Major flaw detected with AMD 7900 XTX vapor chamber cooler

StryderxX

[H]ard|Gawd
Joined
Jun 22, 2006
Messages
1,725
I've been following the news of several 7900 XTX owners seeing GPU temps hitting 110c and it looks like der8auer found that there seems to be an issue with the vapor chamber cooler that's used on AMD and AIB cards. AMD has responded to the allegations with the following:

"We are aware that a limited number of users are experiencing unexpected thermal throttling on AMD Radeon RX 7900 XTX graphics cards (reference models made by AMD). Users experiencing unexpected thermal throttling of an AMD Radeon RX 7900 XTX should contact AMD Support(opens in new tab),"
Link: https://www.tomshardware.com/news/amd-responds-to-rx-7900-xtx-hotspot-fiasco

Der8auer investigated the issue and found a potential problem with the vapor chamber.

I fast forwarded to the summary but I recommend you watch the entire video to review his investigation and conclusion.
 
I find it interesting that vertical mounted GPUs are completely fine, but if you mount it horizontally (the majority of users), it causes the 110c hotspot in some cards. That's a pretty major flaw.
 
Seriously is a problem to the 99% of users who don't water cool and expect that at a 1k price point to have a decent functioning card working at the full output you paid for. I'd be pissed if I couldn't access all the hp in my car due to a design flaw and it was throttling it behind my back.
 
Mine without a doubt had this issue. Chip ran well, but it heated up to >110c junction temp after a few minutes, then would throttle. Undervolting helped a bit, but it still wouldn't run at stock speeds.

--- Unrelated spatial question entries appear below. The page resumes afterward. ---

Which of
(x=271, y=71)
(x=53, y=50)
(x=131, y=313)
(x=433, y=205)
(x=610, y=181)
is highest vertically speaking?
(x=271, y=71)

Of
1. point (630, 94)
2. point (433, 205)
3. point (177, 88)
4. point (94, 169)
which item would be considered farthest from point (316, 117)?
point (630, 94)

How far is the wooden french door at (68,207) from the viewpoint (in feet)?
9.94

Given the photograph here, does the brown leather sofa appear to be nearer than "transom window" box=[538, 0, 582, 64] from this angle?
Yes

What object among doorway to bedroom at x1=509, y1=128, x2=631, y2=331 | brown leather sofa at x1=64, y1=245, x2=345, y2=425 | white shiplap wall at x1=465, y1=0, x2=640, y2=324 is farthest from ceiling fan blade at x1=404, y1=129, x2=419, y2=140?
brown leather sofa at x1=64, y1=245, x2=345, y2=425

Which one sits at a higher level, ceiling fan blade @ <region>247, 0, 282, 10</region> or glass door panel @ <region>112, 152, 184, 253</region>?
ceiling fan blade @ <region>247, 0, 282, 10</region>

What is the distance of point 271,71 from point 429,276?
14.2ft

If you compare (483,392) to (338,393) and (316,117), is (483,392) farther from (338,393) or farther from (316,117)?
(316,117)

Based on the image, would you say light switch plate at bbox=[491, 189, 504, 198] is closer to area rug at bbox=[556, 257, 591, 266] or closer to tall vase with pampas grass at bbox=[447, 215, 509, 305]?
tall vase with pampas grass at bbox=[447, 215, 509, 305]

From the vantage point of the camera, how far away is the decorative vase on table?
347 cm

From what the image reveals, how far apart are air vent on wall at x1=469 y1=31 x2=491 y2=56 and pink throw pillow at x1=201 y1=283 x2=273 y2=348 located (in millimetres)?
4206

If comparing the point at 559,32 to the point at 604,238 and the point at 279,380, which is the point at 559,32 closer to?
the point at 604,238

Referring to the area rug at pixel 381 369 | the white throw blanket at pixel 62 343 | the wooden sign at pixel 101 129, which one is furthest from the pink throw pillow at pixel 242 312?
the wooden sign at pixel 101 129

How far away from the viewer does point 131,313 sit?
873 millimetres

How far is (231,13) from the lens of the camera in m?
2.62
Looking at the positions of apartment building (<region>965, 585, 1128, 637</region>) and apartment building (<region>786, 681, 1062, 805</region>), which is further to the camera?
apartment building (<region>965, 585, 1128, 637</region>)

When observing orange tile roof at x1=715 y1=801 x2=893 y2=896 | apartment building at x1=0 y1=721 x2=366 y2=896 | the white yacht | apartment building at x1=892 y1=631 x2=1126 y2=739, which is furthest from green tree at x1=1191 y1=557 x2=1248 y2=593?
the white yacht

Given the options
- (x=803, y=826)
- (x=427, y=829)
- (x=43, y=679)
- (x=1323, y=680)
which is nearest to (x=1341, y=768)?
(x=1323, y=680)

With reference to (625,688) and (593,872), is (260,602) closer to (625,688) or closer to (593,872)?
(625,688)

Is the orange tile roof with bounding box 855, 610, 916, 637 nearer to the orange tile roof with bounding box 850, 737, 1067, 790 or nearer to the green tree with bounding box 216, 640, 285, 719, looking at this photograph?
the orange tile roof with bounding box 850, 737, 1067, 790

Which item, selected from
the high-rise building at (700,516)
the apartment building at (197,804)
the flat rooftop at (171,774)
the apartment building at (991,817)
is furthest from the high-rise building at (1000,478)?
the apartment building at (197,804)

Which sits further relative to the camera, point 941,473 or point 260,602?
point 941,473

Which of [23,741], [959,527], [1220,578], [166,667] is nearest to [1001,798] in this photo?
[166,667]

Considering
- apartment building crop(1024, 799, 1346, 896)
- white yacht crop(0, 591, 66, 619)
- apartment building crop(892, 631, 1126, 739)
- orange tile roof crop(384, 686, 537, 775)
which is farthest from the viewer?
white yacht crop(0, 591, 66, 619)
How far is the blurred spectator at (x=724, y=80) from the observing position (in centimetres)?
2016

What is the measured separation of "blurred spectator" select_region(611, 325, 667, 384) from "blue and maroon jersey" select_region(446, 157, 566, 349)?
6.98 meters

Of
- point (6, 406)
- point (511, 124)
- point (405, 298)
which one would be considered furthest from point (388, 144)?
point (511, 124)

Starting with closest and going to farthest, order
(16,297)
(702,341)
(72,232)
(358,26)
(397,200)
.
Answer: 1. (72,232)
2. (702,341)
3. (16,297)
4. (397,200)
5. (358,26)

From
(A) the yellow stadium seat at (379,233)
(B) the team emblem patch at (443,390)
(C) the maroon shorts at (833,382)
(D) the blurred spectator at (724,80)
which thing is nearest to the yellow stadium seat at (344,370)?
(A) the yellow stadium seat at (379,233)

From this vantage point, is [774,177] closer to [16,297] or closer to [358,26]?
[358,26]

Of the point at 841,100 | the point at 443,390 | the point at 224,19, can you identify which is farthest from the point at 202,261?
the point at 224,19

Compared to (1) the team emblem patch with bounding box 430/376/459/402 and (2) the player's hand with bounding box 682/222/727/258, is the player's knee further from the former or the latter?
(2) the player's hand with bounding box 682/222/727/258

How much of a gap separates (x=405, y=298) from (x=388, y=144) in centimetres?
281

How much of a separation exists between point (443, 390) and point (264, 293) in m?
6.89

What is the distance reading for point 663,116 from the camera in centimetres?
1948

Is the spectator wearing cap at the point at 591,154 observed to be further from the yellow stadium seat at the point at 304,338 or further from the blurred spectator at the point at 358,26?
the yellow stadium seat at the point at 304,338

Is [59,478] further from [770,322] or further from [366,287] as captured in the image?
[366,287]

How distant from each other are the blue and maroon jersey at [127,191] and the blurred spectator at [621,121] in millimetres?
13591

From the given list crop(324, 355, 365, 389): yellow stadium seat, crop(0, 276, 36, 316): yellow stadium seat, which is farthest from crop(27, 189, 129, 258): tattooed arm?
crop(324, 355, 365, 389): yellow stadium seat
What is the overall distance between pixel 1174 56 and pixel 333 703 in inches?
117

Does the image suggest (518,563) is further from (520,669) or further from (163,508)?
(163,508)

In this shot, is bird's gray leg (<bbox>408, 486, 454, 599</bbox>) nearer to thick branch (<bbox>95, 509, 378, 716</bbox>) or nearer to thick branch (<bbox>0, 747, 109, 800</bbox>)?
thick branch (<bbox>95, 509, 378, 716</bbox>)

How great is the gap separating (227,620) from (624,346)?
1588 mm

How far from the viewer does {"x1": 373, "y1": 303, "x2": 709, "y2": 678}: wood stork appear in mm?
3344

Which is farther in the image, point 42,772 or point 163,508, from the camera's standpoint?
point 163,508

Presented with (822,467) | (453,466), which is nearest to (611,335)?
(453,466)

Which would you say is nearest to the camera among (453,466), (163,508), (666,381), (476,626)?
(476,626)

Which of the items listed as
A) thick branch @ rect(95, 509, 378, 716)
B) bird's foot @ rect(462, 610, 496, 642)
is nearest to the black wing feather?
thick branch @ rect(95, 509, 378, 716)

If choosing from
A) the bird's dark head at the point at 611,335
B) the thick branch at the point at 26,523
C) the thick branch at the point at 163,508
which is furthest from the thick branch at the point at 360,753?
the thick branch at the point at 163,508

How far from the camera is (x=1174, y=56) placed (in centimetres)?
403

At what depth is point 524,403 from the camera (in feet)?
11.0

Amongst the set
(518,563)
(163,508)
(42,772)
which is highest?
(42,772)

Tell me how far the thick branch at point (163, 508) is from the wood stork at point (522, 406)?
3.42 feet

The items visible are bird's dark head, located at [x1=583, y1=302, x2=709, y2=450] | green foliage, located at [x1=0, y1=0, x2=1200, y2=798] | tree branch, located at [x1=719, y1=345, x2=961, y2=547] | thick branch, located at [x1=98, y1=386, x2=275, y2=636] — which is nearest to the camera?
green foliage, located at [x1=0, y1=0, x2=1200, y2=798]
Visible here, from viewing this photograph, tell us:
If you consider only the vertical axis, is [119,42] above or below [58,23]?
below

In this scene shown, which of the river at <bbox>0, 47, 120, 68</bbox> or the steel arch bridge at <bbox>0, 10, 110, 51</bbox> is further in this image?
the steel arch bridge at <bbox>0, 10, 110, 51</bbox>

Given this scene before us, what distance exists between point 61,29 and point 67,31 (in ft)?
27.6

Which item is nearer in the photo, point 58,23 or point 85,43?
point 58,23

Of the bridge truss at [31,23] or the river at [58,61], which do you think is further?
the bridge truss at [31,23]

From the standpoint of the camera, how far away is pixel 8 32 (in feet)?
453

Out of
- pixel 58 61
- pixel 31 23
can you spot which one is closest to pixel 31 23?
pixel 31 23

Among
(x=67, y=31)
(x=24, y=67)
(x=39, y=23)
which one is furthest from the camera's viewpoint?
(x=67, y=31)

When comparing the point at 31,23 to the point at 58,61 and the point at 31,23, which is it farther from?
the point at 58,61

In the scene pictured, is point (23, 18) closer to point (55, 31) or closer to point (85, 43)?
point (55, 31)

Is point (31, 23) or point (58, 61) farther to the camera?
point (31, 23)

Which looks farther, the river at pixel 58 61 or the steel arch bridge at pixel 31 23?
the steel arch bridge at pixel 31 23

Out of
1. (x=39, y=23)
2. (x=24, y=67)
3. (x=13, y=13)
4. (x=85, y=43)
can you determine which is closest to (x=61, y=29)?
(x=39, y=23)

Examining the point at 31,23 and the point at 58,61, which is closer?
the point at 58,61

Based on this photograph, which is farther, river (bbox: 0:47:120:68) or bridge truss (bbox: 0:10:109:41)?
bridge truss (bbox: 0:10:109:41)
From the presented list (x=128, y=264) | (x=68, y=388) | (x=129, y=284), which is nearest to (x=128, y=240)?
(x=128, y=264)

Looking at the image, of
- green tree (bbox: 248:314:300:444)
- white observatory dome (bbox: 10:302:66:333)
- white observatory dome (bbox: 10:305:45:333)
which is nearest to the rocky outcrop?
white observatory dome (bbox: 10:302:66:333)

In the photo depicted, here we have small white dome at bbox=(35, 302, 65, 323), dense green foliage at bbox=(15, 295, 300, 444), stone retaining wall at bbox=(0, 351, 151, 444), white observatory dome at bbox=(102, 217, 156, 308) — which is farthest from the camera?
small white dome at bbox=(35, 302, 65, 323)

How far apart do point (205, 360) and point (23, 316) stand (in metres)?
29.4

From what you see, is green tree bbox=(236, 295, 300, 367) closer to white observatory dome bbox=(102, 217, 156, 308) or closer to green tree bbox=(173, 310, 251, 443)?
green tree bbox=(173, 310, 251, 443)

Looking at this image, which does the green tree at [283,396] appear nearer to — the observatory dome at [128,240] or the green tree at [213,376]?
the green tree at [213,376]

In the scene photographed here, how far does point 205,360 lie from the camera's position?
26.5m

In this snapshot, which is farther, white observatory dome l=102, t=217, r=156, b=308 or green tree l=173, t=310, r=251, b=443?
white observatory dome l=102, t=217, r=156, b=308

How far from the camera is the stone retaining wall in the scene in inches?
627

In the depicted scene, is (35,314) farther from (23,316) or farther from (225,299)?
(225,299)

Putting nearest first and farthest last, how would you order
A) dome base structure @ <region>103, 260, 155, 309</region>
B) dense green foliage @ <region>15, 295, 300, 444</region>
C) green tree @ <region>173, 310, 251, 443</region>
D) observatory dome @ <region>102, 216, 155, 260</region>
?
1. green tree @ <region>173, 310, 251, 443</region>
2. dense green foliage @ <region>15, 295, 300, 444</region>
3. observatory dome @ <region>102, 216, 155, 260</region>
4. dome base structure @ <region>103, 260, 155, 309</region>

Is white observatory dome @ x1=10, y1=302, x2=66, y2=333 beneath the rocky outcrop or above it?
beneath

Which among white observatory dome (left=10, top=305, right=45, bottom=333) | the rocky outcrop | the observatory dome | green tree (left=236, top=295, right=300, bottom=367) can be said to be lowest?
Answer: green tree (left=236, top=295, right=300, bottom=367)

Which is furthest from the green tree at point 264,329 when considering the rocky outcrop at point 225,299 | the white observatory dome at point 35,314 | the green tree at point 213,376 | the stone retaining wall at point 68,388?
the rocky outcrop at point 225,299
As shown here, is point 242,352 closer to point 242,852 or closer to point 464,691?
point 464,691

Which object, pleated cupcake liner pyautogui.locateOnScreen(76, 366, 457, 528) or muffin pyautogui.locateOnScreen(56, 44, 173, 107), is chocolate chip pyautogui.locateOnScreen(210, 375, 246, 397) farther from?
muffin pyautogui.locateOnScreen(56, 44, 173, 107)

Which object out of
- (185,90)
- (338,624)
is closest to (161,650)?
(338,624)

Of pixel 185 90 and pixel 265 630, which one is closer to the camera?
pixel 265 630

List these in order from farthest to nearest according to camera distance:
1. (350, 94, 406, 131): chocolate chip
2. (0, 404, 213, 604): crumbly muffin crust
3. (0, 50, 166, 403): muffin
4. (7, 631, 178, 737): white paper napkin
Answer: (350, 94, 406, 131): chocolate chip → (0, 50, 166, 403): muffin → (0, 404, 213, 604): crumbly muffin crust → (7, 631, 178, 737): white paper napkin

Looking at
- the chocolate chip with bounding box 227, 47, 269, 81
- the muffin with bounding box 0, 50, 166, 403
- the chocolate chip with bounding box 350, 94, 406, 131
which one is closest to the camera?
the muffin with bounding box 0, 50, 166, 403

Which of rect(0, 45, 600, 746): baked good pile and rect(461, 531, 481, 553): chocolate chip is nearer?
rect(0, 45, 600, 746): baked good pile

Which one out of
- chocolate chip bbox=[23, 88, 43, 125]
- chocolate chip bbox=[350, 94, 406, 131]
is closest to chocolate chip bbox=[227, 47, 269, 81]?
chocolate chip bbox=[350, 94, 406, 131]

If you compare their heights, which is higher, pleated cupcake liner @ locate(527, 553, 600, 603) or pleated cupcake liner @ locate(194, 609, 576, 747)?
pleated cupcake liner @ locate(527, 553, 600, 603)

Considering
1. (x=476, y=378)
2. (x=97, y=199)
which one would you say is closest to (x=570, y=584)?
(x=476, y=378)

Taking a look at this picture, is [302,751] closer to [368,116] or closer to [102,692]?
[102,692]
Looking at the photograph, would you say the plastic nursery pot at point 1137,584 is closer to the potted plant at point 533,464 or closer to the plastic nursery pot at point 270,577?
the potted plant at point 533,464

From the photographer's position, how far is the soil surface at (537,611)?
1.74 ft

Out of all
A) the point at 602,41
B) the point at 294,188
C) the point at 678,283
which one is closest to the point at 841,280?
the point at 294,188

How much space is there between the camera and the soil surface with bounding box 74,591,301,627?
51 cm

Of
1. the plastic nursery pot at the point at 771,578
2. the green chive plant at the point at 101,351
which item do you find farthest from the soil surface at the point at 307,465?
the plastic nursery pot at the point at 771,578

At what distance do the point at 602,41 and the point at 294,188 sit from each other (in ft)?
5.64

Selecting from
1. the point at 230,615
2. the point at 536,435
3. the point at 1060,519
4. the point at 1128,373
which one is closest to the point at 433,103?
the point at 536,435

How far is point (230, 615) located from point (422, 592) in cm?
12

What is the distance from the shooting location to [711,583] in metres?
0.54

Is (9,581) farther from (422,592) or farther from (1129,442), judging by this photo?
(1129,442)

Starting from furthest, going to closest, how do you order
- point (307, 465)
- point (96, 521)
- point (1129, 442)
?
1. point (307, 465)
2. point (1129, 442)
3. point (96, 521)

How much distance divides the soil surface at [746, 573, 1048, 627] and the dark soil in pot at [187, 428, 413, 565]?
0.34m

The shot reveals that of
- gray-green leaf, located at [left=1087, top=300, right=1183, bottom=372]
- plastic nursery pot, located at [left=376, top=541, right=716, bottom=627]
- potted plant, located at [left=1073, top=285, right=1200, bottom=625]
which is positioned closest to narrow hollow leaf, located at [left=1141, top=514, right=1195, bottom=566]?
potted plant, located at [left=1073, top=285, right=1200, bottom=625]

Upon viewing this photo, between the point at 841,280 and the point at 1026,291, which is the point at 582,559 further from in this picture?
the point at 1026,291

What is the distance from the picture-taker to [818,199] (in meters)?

It's been RMA'ed. I could have rigged up a waterblock, heck, I could have pieced together a better cooler from parts I have laying around. But when I pay >$1000 for something I expect it to work. Shame on AMD's QA department, catching this sort of stuff is Bush-league (and if I know QA, which I do, someone did know, but the Brass pushed it through to capitalize on holiday sales).
 
Last edited:
The issue certainly warrants it's own thread post, but of course some would prefer it to be buried deep in another thread where it can easily be missed by some.

No such thing, they start at $1K.

That is IF people start slowing down their purchasing of 7900 XTX units because of this news, there may be some good deals. Obviously not right now.
 
I wonder if this explains the inconsistent load and idle temperatures many reviewers talked about at launch.

If it does, it could actually be pretty good news.

It's much easier to fix a cooler than it is to fix a problematic architecture design.
 
7900xtx, not a fire risk, just not getting the performance you paid for and potential rma in near future. Would you accept being only able to use 80% of your car's hp?

Advantage of us older gamers who've been building rigs since god knows is we've already blown up psu, caused fires and what not to lnow to ensure to double check your connections.
 
I have to admit, i cringe when anyone calls this a "user issue".

Just about everyone building a system with traditional PCIe power connectors ALWAYS wraps them tight straight out of the connector and then zip-ties them so they go straight down and through the motherboard tray cable passthrough so that there is no slack in the cable.

This is literally standard practice.

If NVidia introduces a cable with which standard PC building practice can no longer be observed, and you have to ahve a loose cable flopping around over the middle of your GPU, and if you don't and instead use traditional standard practice pulling it straight down the side of the GPU, it fries shit, that's 100% a design flaw.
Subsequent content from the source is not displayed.